### [EXERCISE DETAILS]
An answer that reproduces all the entries exactly is what is needed.

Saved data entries
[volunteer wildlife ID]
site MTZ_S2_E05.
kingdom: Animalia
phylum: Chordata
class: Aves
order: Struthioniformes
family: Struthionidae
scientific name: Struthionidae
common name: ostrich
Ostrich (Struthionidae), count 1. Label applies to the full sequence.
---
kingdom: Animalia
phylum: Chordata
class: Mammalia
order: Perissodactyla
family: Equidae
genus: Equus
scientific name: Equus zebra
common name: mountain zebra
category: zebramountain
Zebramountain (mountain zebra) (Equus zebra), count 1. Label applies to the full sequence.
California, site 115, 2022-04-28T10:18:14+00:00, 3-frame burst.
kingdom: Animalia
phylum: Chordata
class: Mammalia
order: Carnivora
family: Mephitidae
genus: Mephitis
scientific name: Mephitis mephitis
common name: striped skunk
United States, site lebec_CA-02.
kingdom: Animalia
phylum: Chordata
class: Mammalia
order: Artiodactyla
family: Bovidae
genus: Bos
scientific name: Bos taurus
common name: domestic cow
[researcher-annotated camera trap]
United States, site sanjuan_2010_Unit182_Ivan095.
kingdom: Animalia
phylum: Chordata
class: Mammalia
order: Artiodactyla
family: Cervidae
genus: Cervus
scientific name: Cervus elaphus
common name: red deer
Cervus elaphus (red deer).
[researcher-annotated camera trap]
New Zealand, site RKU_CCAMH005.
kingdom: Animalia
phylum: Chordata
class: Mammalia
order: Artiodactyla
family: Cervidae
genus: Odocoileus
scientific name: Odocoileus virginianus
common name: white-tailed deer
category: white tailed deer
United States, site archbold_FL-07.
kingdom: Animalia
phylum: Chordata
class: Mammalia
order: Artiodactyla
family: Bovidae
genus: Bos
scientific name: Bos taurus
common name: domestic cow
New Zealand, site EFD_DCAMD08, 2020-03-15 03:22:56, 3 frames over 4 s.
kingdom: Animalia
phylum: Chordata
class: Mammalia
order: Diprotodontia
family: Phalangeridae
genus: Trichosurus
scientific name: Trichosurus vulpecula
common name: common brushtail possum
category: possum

### [EXERCISE OUTPUT]
[volunteer wildlife ID]
site MTZ_S2_E05.
kingdom: Animalia
phylum: Chordata
class: Aves
order: Struthioniformes
family: Struthionidae
scientific name: Struthionidae
common name: ostrich
Ostrich (Struthionidae), count 1. Label applies to the full sequence.
---
kingdom: Animalia
phylum: Chordata
class: Mammalia
order: Perissodactyla
family: Equidae
genus: Equus
scientific name: Equus zebra
common name: mountain zebra
category: zebramountain
Zebramountain (mountain zebra) (Equus zebra), count 1. Label applies to the full sequence.
California, site 115, 2022-04-28T10:18:14+00:00, 3-frame burst.
kingdom: Animalia
phylum: Chordata
class: Mammalia
order: Carnivora
family: Mephitidae
genus: Mephitis
scientific name: Mephitis mephitis
common name: striped skunk
United States, site lebec_CA-02.
kingdom: Animalia
phylum: Chordata
class: Mammalia
order: Artiodactyla
family: Bovidae
genus: Bos
scientific name: Bos taurus
common name: domestic cow
[researcher-annotated camera trap]
United States, site sanjuan_2010_Unit182_Ivan095.
kingdom: Animalia
phylum: Chordata
class: Mammalia
order: Artiodactyla
family: Cervidae
genus: Cervus
scientific name: Cervus elaphus
common name: red deer
Cervus elaphus (red deer).
[researcher-annotated camera trap]
New Zealand, site RKU_CCAMH005.
kingdom: Animalia
phylum: Chordata
class: Mammalia
order: Artiodactyla
family: Cervidae
genus: Odocoileus
scientific name: Odocoileus virginianus
common name: white-tailed deer
category: white tailed deer
United States, site archbold_FL-07.
kingdom: Animalia
phylum: Chordata
class: Mammalia
order: Artiodactyla
family: Bovidae
genus: Bos
scientific name: Bos taurus
common name: domestic cow
New Zealand, site EFD_DCAMD08, 2020-03-15 03:22:56, 3 frames over 4 s.
kingdom: Animalia
phylum: Chordata
class: Mammalia
order: Diprotodontia
family: Phalangeridae
genus: Trichosurus
scientific name: Trichosurus vulpecula
common name: common brushtail possum
category: possum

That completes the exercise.